Excerpted passage
_ _ _

My husband's great aunt died, leaving inheritance to his grandfather - it was around £50,000. His grandfather subsequently gave £10,000 to each of his two daughters. He gave £4,000 to his eldest grandchild as she was an adult. He then put £4,000 per grandchild into trusts and appointed their mothers (his daughters) as the trustees on the condition that the money would be paid out to each child when they turned 18. When my husband's cousins turned 18, they received their money. However, my husband and his sister never received theirs. He is now an adult and never knew that this trust existed (he was only around 6 when the trust was set up). Recently, in a family argument, his grandfather mentioned that he was ungrateful for never thanking him for the trust payout and squandering the money. When he stated that he knew nothing of the trust, his grandfather confronted his mother who stated that she spent it on a specific expensive item that my husband needed, and a similar expensive item that his sister needed. At that stage, my husband secured evidence that his father had paid for those items (produced the receipts, registration and cheque numbers). As that satisfied his grandfather sufficiently to withdraw his accusations that my husband was ungrateful and squandering the money, the argument was dropped and his grandfather is elderly and doesn't need the stress.

_ _ _

Records from a dataset
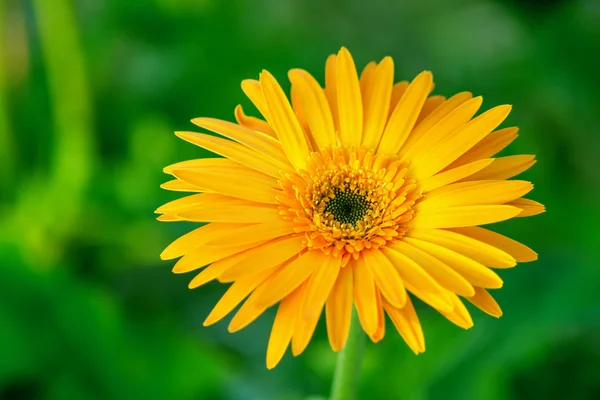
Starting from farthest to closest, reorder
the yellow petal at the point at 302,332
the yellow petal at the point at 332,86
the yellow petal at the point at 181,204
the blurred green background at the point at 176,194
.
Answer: the blurred green background at the point at 176,194, the yellow petal at the point at 332,86, the yellow petal at the point at 181,204, the yellow petal at the point at 302,332

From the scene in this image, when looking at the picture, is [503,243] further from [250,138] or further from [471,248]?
[250,138]

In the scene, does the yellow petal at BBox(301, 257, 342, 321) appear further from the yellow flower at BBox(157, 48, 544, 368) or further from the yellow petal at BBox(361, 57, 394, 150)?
the yellow petal at BBox(361, 57, 394, 150)

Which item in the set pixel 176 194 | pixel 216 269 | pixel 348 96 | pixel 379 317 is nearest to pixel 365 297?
pixel 379 317

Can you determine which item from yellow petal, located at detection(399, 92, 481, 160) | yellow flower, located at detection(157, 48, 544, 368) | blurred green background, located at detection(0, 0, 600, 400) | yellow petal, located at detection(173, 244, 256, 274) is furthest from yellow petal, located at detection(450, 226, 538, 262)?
blurred green background, located at detection(0, 0, 600, 400)

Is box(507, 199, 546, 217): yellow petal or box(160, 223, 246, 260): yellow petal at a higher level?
box(160, 223, 246, 260): yellow petal

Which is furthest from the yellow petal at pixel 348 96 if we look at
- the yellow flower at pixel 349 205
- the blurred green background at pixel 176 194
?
the blurred green background at pixel 176 194

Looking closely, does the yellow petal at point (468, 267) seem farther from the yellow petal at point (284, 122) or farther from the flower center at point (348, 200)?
the yellow petal at point (284, 122)
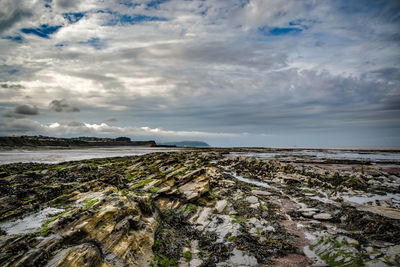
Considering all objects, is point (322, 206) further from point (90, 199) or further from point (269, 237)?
point (90, 199)

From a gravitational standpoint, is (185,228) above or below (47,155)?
below

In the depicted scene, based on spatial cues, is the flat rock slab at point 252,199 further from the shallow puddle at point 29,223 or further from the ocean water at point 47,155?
the ocean water at point 47,155

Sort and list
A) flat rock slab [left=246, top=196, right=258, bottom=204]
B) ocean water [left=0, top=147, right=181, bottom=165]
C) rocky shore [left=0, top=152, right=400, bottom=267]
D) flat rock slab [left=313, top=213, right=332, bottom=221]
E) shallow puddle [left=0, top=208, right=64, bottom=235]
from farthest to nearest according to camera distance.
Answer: ocean water [left=0, top=147, right=181, bottom=165] → flat rock slab [left=246, top=196, right=258, bottom=204] → flat rock slab [left=313, top=213, right=332, bottom=221] → shallow puddle [left=0, top=208, right=64, bottom=235] → rocky shore [left=0, top=152, right=400, bottom=267]

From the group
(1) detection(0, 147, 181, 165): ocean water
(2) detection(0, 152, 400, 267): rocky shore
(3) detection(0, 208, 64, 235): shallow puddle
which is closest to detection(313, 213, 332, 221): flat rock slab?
(2) detection(0, 152, 400, 267): rocky shore

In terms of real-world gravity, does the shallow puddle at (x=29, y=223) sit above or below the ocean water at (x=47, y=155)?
above

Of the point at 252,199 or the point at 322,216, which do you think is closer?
the point at 322,216

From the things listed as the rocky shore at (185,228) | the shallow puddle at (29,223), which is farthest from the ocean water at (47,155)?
the shallow puddle at (29,223)

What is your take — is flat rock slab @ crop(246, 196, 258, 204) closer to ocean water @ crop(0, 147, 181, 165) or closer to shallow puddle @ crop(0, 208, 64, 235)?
shallow puddle @ crop(0, 208, 64, 235)

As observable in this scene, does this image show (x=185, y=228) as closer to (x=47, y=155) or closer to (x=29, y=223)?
(x=29, y=223)

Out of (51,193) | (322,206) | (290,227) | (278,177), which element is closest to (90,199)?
(51,193)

_ _ _

Set exercise 1
In the account of the family trust, how much did the grandfather place in trust for each grandchild?
Set exercise 2
Continue the account of the family trust, starting after its final sentence.

Task response 1
£4,000 per grandchild.

Task response 2
Is there anything that my husband can do about the money? Surely he should have some right to recover the money that his mother took? Surely trustees aren't entitled to just spend money against the terms of the trust? Unfortunately, he has no written proof that the trust ever existed and no evidence of its terms - his mother has all of this and there's no way that he can force her to turn it over. Does anyone know whether he can do anything here?
As a bit of background, my husband and his sister do not have any contact with their mother. She was abusive throughout their childhood and maintained contact only for the sake of their grandparents (who believed everything their mother said and would force a relationship). A while ago, my husband cut contact after an incident between his mother and our son (who was only a week old). She subsequently made false allegations to the police, social services and the NSPCC and there was a whole thing. From that, the truth about a number of incidents came out, partly through bcc-ing the grandparents into emails and showing them her social media profiles and the grandparents no longer believe her lies. There's no relationship to consider here with his mother.
Also, his grandfather is very unwell so cannot be involved in anything.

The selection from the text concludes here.